== Segment start ==

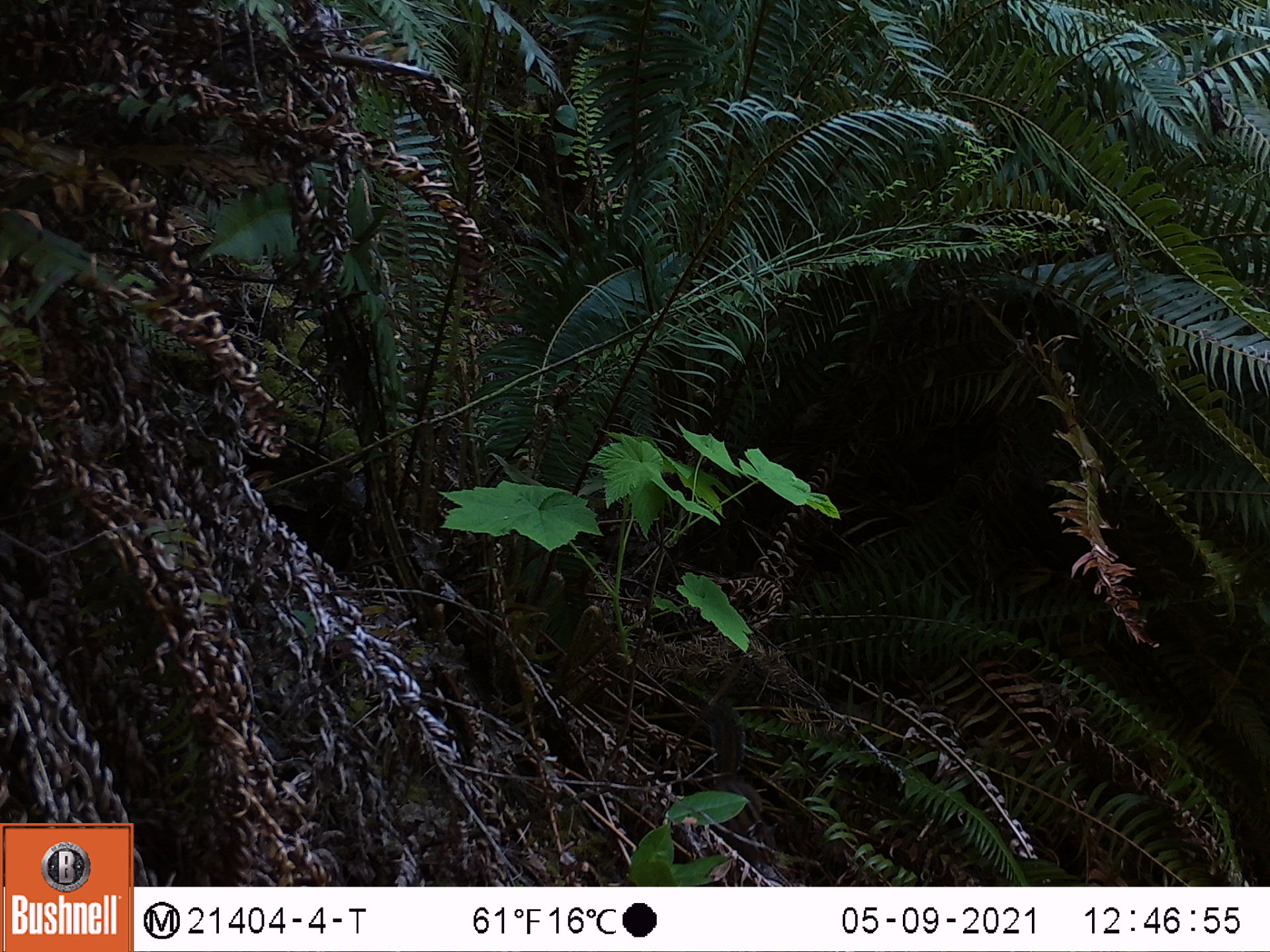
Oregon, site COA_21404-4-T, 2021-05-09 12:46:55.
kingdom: Animalia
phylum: Chordata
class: Mammalia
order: Rodentia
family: Sciuridae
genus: Neotamias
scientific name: Neotamias townsendii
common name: townsend's chipmunk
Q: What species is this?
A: Townsend's chipmunk (Neotamias townsendii).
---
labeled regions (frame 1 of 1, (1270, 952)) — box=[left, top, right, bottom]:
townsend's chipmunk: box=[714, 713, 776, 862]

== Segment end ==

About this task: Would it be possible to print the records above verbatim, pictures omitted?

Task output:
Oregon, site COA_21404-4-T, 2021-05-09 12:46:55.
kingdom: Animalia
phylum: Chordata
class: Mammalia
order: Rodentia
family: Sciuridae
genus: Neotamias
scientific name: Neotamias townsendii
common name: townsend's chipmunk
Q: What species is this?
A: Townsend's chipmunk (Neotamias townsendii).
---
labeled regions (frame 1 of 1, (1270, 952)) — box=[left, top, right, bottom]:
townsend's chipmunk: box=[714, 713, 776, 862]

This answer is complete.